The tasks
**1.** In the article on mergers below, render this sentence in Spanish: "Listed companies must also submit to the stock exchange, an Auditors’ Certificate to the effect that the accounting treatment contained in such schemes is in compliance with all the applicable Accounting Standards."
**2.** Echo the article on mergers below, everything from "What Is Merger/" down to "enterprise.".
**3.** Write what comes next in the article on mergers and corporate restructuring below, picking up after its last sentence.

What Is Merger/ Amalgamation/ Demerger/ Re-construction?
Amalgamation
- Combination of two or more independent business corporations into a single
enterprise.
Demerger
– Transfer and vesting of an undertaking of a company into another company.
Reconstruction- Re-organisation of share capital in any manner; varying the rights of
shareholders and/or creditors.
Corporate Restructuring Advisors in Bengaluru,
Karnataka
Broad Checklist for Mergers
- Examine
whether a Forward Merger or a Reverse Merger is more beneficial : the
factors to be considered are tax benefits, listing, etc.
- In
case of Listed Companies, obtain SEBI’s prior permission.
- Ensure
that the Main Objects or the incidental objects of the Memorandum of
Association contain the power to amalgamate.
- Ensure
that the Scheme does not violate, override or circumscribe the provisions
of securities laws or the stock exchange requirements.
- Consider
whether the merger would be covered under the Competition Act and hence,
one which requires the permission of the Competition Commission.
- Valuation
of shares for fixing the Share Exchange Ratio.
- Fairness
Report from a Merchant Banker on the Valuation Report in the case of
Listed Companies.
- Convene
a Board Meeting to approving the Scheme of Amalgamation.
- Obtain
the consent/approvals, if any, required prior to the merger.
- Prepare
the Scheme of Amalgamation and Explanatory Statement.
- The
Explanatory Statement forwarded must disclose the pre and post-merger
capital structure and shareholding pattern
- File
the scheme/petition proposed to be filed before the Court or Tribunal with
the Stock Exchanges, for their approval, at least a month before it is
presented to the Court or Tribunal.
Listed companies must also submit to the stock exchange, an Auditors’
Certificate to the effect that the accounting treatment contained in such
schemes is in compliance with all the applicable Accounting Standards.
Listed Companies must comply with the requirements of SEBI Cir CFD
/DIL/1/2014 which lays down various procedures for obtaining SEBI’s permission.
These include, obtaining share holders’ approval through Postal Ballot and
eVoting in certain cases, e.g., where the promoters would be issued additional
shares under the Scheme, where related parties are involved in the Scheme, etc.

Listed records
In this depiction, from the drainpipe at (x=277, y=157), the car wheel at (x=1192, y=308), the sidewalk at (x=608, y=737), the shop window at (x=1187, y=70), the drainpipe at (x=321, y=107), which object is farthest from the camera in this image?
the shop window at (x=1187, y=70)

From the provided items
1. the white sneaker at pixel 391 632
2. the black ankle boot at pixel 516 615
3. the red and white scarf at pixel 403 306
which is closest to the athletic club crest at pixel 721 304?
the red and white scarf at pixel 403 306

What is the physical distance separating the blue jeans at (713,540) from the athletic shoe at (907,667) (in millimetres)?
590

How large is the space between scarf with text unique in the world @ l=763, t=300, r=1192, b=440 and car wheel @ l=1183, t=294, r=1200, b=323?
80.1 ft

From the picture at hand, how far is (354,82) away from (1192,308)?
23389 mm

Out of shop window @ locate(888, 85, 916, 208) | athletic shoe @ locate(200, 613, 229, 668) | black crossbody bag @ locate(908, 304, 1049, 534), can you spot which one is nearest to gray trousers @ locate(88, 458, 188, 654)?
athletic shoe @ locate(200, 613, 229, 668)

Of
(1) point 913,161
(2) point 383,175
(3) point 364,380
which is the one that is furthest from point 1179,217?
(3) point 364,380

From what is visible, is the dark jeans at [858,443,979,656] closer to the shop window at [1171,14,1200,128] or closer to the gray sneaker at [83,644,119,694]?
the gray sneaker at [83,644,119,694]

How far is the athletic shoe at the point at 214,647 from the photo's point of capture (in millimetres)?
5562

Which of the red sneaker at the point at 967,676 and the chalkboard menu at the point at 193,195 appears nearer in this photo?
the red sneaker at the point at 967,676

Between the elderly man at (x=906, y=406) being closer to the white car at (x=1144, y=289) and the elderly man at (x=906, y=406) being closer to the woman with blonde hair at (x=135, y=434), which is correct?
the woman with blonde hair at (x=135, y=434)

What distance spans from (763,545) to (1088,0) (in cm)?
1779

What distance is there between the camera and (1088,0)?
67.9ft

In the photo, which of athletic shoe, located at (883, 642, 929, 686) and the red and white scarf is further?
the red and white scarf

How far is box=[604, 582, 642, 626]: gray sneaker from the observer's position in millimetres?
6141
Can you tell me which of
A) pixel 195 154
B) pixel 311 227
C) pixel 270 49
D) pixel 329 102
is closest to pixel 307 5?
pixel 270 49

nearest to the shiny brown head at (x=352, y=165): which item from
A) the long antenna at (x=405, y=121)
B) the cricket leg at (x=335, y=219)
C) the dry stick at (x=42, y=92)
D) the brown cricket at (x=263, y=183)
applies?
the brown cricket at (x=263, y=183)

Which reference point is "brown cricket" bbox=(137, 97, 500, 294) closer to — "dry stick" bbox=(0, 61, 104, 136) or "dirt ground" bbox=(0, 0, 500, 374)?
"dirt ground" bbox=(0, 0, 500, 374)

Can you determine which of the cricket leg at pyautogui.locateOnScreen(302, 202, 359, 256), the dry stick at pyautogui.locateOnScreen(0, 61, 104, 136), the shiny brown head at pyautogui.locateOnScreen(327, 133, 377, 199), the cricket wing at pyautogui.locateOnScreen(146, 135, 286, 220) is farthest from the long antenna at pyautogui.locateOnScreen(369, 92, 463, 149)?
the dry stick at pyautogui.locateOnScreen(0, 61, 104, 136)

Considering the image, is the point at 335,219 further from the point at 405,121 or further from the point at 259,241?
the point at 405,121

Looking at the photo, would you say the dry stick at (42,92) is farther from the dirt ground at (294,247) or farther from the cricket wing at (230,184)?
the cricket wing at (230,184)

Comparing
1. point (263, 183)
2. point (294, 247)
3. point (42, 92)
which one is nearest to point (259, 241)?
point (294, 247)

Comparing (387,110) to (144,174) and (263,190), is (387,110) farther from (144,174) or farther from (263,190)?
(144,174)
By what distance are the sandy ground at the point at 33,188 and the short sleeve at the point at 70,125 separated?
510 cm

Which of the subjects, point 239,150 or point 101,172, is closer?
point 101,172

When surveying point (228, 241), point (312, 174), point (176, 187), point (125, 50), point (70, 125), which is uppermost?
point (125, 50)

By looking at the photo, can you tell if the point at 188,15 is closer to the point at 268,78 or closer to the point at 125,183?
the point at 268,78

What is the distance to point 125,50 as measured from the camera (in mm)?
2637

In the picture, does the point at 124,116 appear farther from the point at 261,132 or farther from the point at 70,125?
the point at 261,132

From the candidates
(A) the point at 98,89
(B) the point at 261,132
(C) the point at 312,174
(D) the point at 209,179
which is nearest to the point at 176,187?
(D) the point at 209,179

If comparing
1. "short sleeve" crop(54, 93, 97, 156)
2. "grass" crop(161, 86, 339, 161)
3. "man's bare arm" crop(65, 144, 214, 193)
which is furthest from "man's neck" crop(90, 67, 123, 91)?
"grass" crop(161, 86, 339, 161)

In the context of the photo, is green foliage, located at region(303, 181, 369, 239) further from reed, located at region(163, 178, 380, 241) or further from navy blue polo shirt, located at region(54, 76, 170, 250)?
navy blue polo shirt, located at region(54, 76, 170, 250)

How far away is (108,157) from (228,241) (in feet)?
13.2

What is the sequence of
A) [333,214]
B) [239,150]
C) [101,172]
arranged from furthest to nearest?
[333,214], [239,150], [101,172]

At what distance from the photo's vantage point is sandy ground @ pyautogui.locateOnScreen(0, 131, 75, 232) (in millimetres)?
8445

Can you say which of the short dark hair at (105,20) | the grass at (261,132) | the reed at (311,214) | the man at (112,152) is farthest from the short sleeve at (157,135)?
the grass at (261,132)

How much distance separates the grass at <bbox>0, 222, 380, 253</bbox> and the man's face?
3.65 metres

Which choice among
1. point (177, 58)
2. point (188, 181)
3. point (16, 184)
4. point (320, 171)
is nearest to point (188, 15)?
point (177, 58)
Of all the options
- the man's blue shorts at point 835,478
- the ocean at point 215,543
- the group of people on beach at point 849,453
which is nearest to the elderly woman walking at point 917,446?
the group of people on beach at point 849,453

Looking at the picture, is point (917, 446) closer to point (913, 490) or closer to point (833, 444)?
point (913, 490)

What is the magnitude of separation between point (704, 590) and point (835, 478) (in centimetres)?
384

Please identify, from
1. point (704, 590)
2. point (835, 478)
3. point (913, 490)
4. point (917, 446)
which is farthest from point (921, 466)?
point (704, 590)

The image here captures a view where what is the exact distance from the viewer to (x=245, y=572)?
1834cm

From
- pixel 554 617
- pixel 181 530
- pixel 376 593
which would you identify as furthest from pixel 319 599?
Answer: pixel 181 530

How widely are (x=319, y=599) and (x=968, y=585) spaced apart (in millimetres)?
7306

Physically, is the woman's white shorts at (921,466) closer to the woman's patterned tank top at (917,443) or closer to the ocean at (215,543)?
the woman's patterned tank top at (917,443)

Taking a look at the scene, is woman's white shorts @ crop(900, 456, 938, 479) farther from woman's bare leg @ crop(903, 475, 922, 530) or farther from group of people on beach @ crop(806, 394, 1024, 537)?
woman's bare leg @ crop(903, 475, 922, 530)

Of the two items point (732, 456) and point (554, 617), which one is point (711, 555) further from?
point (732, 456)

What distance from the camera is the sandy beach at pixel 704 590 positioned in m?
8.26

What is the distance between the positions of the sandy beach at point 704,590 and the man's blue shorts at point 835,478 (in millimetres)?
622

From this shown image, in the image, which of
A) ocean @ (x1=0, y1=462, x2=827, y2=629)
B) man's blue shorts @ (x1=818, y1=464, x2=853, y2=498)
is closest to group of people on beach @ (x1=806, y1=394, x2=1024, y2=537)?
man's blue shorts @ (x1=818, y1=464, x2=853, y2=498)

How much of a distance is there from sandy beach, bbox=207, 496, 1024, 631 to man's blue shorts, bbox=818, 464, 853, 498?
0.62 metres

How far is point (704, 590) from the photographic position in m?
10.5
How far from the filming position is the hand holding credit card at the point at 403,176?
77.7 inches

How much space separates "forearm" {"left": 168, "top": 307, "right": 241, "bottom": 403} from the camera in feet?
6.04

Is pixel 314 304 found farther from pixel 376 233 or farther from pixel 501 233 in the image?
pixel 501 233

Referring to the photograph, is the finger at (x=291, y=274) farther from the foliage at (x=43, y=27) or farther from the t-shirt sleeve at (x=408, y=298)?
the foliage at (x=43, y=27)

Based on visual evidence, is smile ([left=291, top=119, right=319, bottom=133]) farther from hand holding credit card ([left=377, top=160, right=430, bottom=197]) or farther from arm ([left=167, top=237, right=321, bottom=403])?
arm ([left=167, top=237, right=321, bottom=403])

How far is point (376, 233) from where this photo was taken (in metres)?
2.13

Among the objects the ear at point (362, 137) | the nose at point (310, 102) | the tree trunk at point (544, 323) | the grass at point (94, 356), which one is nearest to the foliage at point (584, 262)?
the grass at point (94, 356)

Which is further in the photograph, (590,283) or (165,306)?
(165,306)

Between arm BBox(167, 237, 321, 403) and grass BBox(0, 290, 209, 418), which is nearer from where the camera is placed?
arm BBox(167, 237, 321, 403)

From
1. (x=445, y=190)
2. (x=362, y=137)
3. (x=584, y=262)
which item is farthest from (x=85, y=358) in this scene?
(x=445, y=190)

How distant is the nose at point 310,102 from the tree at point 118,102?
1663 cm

Responses to the exercise
**1.** Las sociedades cotizadas también deben presentar a la bolsa de valores un certificado de los auditores que acredite que el tratamiento contable contenido en dichos planes cumple con todas las normas contables aplicables.

**2.**
What Is Merger/ Amalgamation/ Demerger/ Re-construction?
Amalgamation
- Combination of two or more independent business corporations into a single
enterprise.

**3.**
- Receive
the approval of the Stock Exchange and the SEBI in case of Listed Company
- Apply
to the High Court / National Company Law Tribunal in Form Nos. 33 and 34
- Send a copy of the Application to the ROC within 30
days
Taxation of business restructuring and reorganization in
Bangalore, India, is subject to the provisions of the Income Tax Act, 1961.
Business restructuring and reorganization can take various forms, such as
mergers, demergers, amalgamations, and acquisitions. The tax implications will
vary based on the specific type of restructuring. Here are some key points to
consider:
1. Mergers and Amalgamations: Section 2(1B) of the Income Tax Act: Defines mergers and
amalgamations.
Tax Neutral: In general, mergers and amalgamations can be
tax-neutral if certain conditions are met. This means that the accumulated
losses and unabsorbed depreciation of the amalgamating company can be carried
forward to the amalgamated company.
Exemption: Capital gains arising from the transfer of
capital assets in a scheme of amalgamation are exempt from tax.
2. Demergers: Section 2(19AA) of the Income Tax Act: Defines demerger.
Tax Neutral: Similar to mergers, demergers can also be
tax-neutral if certain conditions are satisfied.
Exemption: Capital gains arising from the transfer of
capital assets in a scheme of demerger are exempt from tax.
3. Transfer Pricing: In case of restructuring involving international
transactions, transfer pricing regulations apply. Transactions between related
parties should be conducted at arm's length prices.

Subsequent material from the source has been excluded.